Unit testing is in the grey area on MVP.

At some point, writing test cases can slow you down in the short term. However, writing test cases can also speed you up for multiple iterations. When building Smee, I wrote unit tests on my code. It takes a lot of time at first. However, it speeds up the time I need to instantly change some aspects of the feature as I don’t have to worry about some other parts break.

Testing is important even at the initial phase of building a product because it can speed up your development process in the long run.

Closing

Every software engineer should do side projects in their free time.
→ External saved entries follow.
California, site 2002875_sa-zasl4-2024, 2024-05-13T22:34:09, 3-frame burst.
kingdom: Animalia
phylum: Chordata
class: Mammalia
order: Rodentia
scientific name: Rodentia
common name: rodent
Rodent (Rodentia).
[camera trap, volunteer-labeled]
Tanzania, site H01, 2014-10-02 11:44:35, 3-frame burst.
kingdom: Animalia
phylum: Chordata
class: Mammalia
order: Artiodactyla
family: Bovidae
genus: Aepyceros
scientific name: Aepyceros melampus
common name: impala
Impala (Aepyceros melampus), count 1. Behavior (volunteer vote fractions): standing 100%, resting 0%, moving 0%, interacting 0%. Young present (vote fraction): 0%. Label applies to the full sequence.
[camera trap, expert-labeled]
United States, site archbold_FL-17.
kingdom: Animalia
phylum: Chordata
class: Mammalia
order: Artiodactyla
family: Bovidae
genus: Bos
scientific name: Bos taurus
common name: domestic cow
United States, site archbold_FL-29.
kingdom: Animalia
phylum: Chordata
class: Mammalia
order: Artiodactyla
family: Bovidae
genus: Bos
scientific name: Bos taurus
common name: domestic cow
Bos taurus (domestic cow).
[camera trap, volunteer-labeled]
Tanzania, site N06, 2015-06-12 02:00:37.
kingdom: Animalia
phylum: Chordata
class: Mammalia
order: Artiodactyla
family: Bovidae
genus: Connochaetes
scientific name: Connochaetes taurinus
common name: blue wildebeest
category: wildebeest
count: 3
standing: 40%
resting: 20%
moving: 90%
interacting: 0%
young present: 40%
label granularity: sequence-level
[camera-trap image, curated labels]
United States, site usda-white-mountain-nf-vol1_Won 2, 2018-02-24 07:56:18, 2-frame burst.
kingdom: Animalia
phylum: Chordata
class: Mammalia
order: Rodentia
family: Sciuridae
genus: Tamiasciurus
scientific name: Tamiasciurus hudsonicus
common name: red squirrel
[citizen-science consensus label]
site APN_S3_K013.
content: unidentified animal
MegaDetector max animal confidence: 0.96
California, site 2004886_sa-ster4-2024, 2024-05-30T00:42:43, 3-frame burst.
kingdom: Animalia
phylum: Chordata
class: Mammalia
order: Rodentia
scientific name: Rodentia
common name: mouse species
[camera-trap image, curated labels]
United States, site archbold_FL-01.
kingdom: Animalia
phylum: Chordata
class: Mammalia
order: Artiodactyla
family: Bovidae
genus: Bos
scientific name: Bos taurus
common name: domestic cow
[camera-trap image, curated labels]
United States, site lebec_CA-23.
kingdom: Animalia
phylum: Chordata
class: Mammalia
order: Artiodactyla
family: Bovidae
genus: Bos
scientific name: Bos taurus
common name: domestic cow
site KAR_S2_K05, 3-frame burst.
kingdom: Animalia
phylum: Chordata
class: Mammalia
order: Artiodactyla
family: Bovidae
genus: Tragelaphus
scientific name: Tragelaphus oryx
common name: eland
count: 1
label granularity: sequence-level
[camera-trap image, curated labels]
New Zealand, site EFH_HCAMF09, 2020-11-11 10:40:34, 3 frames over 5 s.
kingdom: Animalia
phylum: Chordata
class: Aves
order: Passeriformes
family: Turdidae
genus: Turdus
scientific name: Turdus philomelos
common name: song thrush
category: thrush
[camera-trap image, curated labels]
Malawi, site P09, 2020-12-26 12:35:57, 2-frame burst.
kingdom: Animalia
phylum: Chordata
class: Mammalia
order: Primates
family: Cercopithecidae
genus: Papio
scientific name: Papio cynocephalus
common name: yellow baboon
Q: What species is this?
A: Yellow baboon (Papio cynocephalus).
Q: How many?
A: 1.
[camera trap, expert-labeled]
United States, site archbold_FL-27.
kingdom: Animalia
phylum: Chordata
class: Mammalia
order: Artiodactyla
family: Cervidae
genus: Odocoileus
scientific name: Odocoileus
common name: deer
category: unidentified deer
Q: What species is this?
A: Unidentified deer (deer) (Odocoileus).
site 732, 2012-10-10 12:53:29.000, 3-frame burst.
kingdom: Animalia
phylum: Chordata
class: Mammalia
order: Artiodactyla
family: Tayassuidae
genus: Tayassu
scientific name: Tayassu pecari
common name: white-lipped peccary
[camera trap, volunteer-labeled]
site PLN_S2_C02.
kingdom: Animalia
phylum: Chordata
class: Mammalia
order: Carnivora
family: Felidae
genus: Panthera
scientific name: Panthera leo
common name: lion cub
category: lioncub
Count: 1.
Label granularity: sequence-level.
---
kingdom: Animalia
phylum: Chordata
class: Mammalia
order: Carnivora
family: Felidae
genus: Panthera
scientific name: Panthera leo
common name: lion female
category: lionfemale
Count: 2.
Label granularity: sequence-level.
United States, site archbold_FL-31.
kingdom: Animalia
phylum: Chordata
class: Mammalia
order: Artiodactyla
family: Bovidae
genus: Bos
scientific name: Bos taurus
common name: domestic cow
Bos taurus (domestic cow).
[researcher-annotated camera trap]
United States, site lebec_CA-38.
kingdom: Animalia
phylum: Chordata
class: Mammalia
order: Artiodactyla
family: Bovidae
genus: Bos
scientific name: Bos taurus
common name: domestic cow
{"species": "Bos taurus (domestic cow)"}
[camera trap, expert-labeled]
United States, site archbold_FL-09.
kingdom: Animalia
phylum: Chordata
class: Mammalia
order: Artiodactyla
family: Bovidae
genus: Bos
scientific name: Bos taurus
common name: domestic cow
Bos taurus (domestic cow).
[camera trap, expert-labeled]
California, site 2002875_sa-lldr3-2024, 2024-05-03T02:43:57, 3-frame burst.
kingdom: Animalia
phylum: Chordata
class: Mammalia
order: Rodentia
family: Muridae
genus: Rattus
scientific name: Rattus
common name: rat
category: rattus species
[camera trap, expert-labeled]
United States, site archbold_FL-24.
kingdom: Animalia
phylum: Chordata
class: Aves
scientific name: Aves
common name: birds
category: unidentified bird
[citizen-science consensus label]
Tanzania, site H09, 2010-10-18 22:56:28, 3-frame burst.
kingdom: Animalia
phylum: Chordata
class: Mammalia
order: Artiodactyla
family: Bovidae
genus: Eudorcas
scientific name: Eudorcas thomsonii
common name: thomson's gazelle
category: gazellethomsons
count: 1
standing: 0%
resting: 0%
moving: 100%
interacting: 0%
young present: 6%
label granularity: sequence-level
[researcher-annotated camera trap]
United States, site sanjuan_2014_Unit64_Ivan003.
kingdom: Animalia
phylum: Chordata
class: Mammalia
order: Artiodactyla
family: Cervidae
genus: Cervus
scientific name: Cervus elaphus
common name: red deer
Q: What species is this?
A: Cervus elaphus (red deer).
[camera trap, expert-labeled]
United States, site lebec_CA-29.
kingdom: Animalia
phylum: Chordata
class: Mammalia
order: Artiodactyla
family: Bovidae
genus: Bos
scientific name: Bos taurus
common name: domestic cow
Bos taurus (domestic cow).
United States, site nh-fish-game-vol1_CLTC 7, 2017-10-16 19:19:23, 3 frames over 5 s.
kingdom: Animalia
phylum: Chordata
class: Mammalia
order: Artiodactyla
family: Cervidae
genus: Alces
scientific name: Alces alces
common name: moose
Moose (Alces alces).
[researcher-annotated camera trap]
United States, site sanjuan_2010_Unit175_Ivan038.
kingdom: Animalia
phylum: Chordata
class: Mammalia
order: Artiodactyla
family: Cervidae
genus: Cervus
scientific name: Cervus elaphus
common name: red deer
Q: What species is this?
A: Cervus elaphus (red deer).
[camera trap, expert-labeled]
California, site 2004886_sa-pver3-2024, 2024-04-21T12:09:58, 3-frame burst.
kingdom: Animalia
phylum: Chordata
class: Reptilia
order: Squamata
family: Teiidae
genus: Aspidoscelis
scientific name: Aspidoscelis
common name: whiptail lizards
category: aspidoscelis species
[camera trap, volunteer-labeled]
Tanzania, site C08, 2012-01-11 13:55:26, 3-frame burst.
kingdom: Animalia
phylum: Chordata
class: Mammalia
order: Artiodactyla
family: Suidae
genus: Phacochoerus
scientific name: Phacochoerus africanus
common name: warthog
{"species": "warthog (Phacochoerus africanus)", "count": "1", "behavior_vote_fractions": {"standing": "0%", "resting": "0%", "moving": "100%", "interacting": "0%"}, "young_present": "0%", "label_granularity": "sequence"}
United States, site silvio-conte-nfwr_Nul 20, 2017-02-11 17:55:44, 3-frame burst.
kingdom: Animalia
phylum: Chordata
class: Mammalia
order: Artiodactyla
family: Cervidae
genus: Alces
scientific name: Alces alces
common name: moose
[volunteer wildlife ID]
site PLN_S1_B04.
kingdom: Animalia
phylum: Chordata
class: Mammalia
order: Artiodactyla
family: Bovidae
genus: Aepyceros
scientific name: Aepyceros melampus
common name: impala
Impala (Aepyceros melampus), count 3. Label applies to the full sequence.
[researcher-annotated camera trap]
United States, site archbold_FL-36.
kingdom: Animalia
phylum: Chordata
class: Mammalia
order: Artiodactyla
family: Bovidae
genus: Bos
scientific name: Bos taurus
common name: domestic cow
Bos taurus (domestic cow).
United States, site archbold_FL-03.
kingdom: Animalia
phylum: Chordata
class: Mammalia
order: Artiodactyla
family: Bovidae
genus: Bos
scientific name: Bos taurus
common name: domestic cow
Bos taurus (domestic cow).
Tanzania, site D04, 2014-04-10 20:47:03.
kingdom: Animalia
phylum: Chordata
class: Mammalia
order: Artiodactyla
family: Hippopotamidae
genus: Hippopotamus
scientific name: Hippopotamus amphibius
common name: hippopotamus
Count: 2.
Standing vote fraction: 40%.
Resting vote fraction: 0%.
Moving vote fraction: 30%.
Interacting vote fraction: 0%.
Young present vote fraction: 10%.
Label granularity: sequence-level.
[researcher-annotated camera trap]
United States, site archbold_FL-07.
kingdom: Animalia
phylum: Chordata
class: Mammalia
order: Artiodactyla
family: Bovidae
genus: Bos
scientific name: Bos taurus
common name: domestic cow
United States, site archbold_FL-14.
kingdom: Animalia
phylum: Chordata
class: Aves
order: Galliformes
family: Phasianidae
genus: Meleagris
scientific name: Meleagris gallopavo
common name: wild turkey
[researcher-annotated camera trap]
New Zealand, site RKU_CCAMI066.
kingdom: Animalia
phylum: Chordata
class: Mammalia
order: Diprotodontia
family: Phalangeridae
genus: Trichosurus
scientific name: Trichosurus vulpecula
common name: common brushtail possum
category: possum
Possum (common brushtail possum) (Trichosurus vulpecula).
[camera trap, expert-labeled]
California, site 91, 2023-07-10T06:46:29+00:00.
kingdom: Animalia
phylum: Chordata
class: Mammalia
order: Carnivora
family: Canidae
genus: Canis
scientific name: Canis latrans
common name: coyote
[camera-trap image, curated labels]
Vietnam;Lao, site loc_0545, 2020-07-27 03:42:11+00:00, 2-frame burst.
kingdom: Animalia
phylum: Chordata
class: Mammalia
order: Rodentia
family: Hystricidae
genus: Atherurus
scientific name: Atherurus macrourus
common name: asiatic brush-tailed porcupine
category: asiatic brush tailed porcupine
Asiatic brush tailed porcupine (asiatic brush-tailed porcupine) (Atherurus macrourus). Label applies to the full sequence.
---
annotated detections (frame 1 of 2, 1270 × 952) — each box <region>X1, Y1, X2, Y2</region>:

While some engineers are completely burnt out from their day-to-day job, a side project can create a different development point of view. You will learn a lot about creating a product and the big picture in creating side projects.

Building an MVP is different than building a mature, scalable product. The mindset of thinking about finding the product-market fit needs to come from understanding what your end-user needs.

Being in love with the code may hurt you in the long run because your project will often always change. Thus, the system and the codebase will change as well. The key over here is to create a system and to write code flexibly.

Forget about the new technology that you wanted to try out when creating your MVP. Leave those behind when you just want to play around with the cool framework and focus on shipping your MVP as fast as possible.

No matter how slow your project goes, writing test cases helps speed up your development process in the long run. When things change in the future, you no longer need to worry if the new changes in your code will break the old code. Think about writing test cases as saving yourself more time in the future.

Thanks for reading. These are the mistakes and hard truths that I learn building products. Do you have any hard lessons/truth when it comes to building side projects? Comment them below!